Descrizione generale
L'Euonymus japonicus 'Aureomarginatus' è un arbusto sempreverde della famiglia delle Celastraceae, noto per la sua resilienza e il valore cromatico del fogliame. Questa cultivar si distingue per le foglie coriacee con margine giallo dorato che circondano un centro verde scuro lucido. Originario dell'Asia orientale, si adatta bene al clima mediterraneo e continentale italiano, mostrando tolleranza agli aerosol marini e all'inquinamento urbano. La pianta è fornita in vaso bio ø8, ideale per un rapido attecchimento radicale senza stress da trapianto.Specifiche tecniche
- Altezza massima: 3-4 metri
- Ampiezza della chioma: circa 1.5-2 metri
- Ritmo di crescita: 20-30 cm all'anno
- pH del terreno: 6.0 - 7.5
- Resistenza al freddo: fino a -10°C / -12°C
Indicazioni e utilizzo
- Formazione di siepi formali e barriere frangivento in zone costiere.

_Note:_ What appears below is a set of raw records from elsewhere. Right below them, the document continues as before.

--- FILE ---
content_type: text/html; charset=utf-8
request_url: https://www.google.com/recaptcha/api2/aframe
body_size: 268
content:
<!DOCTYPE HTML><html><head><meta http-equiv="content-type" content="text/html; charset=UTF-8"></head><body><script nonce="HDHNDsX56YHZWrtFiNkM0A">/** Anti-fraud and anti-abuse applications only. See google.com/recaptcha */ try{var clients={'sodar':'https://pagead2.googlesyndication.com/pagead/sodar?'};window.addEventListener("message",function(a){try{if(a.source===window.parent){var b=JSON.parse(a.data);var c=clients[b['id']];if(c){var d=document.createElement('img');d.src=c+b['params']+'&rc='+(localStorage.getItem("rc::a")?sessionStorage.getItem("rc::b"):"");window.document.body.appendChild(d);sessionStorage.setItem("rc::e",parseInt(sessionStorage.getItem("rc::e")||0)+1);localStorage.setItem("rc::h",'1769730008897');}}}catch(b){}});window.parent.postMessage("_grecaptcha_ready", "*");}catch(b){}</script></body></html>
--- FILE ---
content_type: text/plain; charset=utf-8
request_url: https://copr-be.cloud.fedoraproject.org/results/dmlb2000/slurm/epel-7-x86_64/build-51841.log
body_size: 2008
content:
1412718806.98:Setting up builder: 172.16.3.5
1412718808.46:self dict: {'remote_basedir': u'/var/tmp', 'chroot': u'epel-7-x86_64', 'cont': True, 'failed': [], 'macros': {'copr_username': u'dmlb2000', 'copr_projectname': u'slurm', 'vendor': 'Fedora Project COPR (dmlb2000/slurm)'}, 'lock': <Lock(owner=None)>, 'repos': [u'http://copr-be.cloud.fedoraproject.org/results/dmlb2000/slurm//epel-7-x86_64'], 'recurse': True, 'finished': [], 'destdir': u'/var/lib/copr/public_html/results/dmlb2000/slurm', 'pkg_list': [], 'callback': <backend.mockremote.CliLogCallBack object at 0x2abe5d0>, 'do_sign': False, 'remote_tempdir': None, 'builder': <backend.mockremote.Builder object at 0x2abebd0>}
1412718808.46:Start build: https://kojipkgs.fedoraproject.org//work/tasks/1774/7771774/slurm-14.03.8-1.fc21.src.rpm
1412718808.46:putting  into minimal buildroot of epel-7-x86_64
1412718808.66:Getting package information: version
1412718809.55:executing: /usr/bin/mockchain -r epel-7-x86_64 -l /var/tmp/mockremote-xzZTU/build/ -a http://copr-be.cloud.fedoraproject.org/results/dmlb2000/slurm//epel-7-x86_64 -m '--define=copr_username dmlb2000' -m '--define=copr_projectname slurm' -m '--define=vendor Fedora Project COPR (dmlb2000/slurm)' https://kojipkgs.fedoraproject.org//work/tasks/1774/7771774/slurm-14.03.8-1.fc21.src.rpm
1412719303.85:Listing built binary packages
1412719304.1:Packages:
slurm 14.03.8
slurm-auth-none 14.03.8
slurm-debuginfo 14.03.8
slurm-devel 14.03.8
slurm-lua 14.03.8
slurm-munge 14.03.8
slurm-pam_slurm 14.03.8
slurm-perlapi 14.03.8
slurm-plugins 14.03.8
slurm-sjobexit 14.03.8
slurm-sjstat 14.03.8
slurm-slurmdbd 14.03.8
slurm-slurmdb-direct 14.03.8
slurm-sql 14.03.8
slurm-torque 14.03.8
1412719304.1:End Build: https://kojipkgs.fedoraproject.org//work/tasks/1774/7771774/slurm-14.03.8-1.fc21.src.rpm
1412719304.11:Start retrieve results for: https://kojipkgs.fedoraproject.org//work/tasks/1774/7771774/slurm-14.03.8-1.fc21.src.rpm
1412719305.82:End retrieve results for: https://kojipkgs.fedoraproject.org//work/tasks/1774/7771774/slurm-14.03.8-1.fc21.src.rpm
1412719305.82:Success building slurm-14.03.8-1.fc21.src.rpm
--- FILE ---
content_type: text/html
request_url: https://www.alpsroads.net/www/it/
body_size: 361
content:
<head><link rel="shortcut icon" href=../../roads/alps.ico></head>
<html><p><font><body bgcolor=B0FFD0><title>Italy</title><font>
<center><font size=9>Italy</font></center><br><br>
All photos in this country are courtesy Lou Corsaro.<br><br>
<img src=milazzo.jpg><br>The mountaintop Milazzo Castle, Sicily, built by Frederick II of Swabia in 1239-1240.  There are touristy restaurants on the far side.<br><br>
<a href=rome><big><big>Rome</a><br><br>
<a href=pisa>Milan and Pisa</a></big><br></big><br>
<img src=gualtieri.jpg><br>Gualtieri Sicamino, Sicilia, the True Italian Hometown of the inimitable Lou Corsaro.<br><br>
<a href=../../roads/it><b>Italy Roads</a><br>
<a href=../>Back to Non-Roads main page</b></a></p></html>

- Utilizzo come esemplare isolato in arte topiaria (forme sferiche o piramidali).
- Consociato in bordure miste con Euonymus japonicus 'Bravo' o 'President Gauthier' per contrasti cromatici.
- Coltivazione in fioriere di grandi dimensioni per la schermatura di terrazzi e balconi.
- Riqualificazione di aree urbane grazie alla resistenza alle polveri sottili.
Irrigazione
Durante il primo anno dall'impianto, le irrigazioni devono essere regolari: 2-3 volte a settimana nei mesi estivi. Una volta affrancata, la pianta diventa moderatamente resistente alla siccità. In inverno, le irrigazioni vanno drasticamente ridotte, intervenendo solo in caso di assenza prolungata di precipitazioni.
Concimazione
Si consiglia la somministrazione di un concime organico-minerale bilanciato (NPK 15-15-15) a fine febbraio, prima della ripresa vegetativa. Una seconda distribuzione di stallatico pellettato a metà ottobre favorisce l'accumulo di riserve per la stagione successiva.
Potatura e manutenzione
L'evonimo sopporta potature drastiche. Per le siepi, si interviene due volte l'anno: a fine inverno e a metà estate (luglio) per la rifinitura della forma. Utilizzare tosasiepi ben affilati per evitare sfilacciature dei tessuti.
Resistenza e salute della pianta
Il principale avversario biotico è l'oidio, causato dal fungo Oidium euonymi-japonicae, e la cocciniglia Unaspis euonymi. La prevenzione si effettua con trattamenti a base di zolfo e mantenendo la chioma areata tramite potature di diradamento.
Istruzioni per il trapianto
Il periodo migliore per la messa a dimora è l'autunno (ottobre-novembre) o l'inizio della primavera (marzo). Per una siepe, scavare una trincea profonda 40 cm e larga 40 cm, mantenendo una distanza di 50-60 cm tra gli esemplari. Sul fondo della buca, predisporre uno strato di 5 cm di ghiaia o argilla espansa per favorire il drenaggio.